3. Configure Attribute Mappings

Map AWS SSO attributes to SAML assertions:

Application AttributeAWS SSO AttributeFormat
Subject$emailAddress
email$unspecified
username$unspecified
firstName$unspecified
lastName$unspecified
memberOf$unspecified

4. Download IdP Metadata

  1. In AWS SSO application settings, click View instructions
  2. Download the IdP metadata XML file
  3. Extract the IdP certificate and SSO URL from metadata
  4. Update BoilStream configuration with these values

5. Assign Users and Groups

  1. Go to Assigned users tab
  2. Click Assign users
  3. Select users or groups to grant access
  4. Configure permission sets as needed

SAML Endpoints

BoilStream provides the following SAML endpoints:

Service Provider Metadata

GET /auth/saml/metadata

Returns SP metadata XML for IdP configuration.

SSO Initiation

GET /auth/saml/login?RelayState=/dashboard

Initiates SAML authentication flow with optional RelayState.

Assertion Consumer Service (ACS)

POST /auth/saml/acs

Receives and processes SAML responses from IdP.

Single Logout

POST /auth/saml/logout

Handles SAML logout requests and responses.

Client Integration

PostgreSQL Client Connection Flow

  1. Initial Connection Attempt:
bash
# Attempt to connect to BoilStream PostgreSQL interface
psql -h localhost -p 5432 -U your_email@example.com -d boilstream

# Server responds with SAML login URL
# ERROR: Please authenticate at: https://your-app.example.com/auth/saml/login?session=abc123
  1. Browser-Based SAML Authentication:
javascript
// User opens the provided URL in browser
// After successful AWS SSO login, credentials are displayed:
// Username: saml_user_abc123
// Password: generated_password_xyz789
// Valid until: 2024-01-20 15:30:00 UTC
  1. Connect with Generated Credentials:
bash
# Use the SAML-generated credentials
psql -h localhost -p 5432 -U saml_user_abc123 -d boilstream
# Enter password: generated_password_xyz789

# Now connected to BoilStream via PostgreSQL protocol
boilstream=> SELECT * FROM s3.events LIMIT 10;

DBeaver Configuration

  1. Create new PostgreSQL connection
  2. Set connection parameters:
    • Host: localhost
    • Port: 5432
    • Database: boilstream
  3. On first connection, follow SAML login URL
  4. Enter generated credentials in DBeaver

Programmatic Access (Python)

python
import psycopg2
import webbrowser

def connect_with_saml():
    try:
        # Initial connection attempt
        conn = psycopg2.connect(
            host="localhost",
            port=5432,
            database="boilstream",
            user="your_email@example.com"
        )
    except psycopg2.OperationalError as e:
        # Extract SAML login URL from error message
        if "authenticate at:" in str(e):
            login_url = str(e).split("authenticate at: ")[1]
            print(f"Please login at: {login_url}")
            webbrowser.open(login_url)

            # Wait for user to complete SAML login
            username = input("Enter generated username: ")
            password = input("Enter generated password: ")

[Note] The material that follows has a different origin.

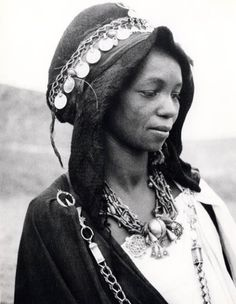 Africa: Métis Woman from the Dades Valley. African Tribes, African Women, African Fashion, People Of The World, Hair Art, Vintage Photographs, Belle Photo, Portraits, First World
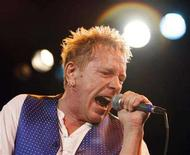 <p>Lead singer Johnny Rotten performs with the Sex Pistols at the Roxy bar in Los Angeles, October 25, 2007. REUTERS/Mario Anzuoni</p>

            # Connect with SAML-generated credentials
            conn = psycopg2.connect(
                host="localhost",
                port=5432,
                database="boilstream",
                user=username,
                password=password
            )
            return conn

Important: DuckDB Uses JWT Authentication

For DuckDB Airport extension connections, use JWT-based authentication (not SAML):

sql
-- DuckDB uses JWT tokens from Azure Entra ID, Cognito, etc.
CREATE SECRET boilstream_jwt (
    type airport,
    auth_token 'eyJhbGciOiJSUzI1NiIsInR5cCI6IkpXVCJ9...',  -- JWT token
    scope 'grpc+tls://localhost:50051/'
);

-- This is NOT using SAML authentication
ATTACH 'boilstream' (TYPE AIRPORT, location 'grpc+tls://localhost:50051/');

Authorization Mapping

PostgreSQL Database Roles

AWS SSO groups are mapped to PostgreSQL database roles in BoilStream:

yaml
# AWS SSO Group → PostgreSQL Role → Permissions
AWS-SSO-Admins → pg_admin → CREATE, DROP, ALTER, SELECT, INSERT, UPDATE, DELETE
AWS-SSO-DataEngineers → pg_write → SELECT, INSERT, UPDATE, DELETE
AWS-SSO-DataAnalysts → pg_read → SELECT only

Database User Creation

When a user authenticates via SAML:

  1. User Creation: A PostgreSQL user is created (e.g., saml_user_abc123)
  2. Role Assignment: User is granted roles based on AWS SSO group membership
  3. Schema Access: User gets access to relevant schemas (s3, kafka, http)
  4. Credential Storage: SCRAM-SHA-256 hash stored in OAuth store

Custom Attributes

Add custom attributes in AWS SSO for fine-grained control:

yaml
# Custom attribute mappings
department: ${user:department}
team: ${path:enterprise.division}
role: ${path:enterprise.employeeType}

Security Best Practices

✅ Required Security Measures

  1. Use TLS/HTTPS: Always use encrypted connections
  2. Certificate Validation: Verify IdP certificates
  3. Signature Verification: Validate all SAML assertions
  4. Replay Protection: Track assertion IDs to prevent replay attacks
  5. Session Security: Use secure session cookies with HttpOnly and Secure flags

⚠️ Security Warnings

  • Private Key Protection: Keep SP private keys secure and never commit to version control
  • Certificate Rotation: Regularly rotate SP certificates (recommended: annually)
  • Assertion Validation: Always validate assertion timestamps and conditions
  • Logout Implementation: Implement proper Single Logout (SLO) handling

Network Security

bash
# Verify AWS SSO endpoint accessibility
curl -v "https://portal.sso.us-east-1.amazonaws.com/saml/metadata/..."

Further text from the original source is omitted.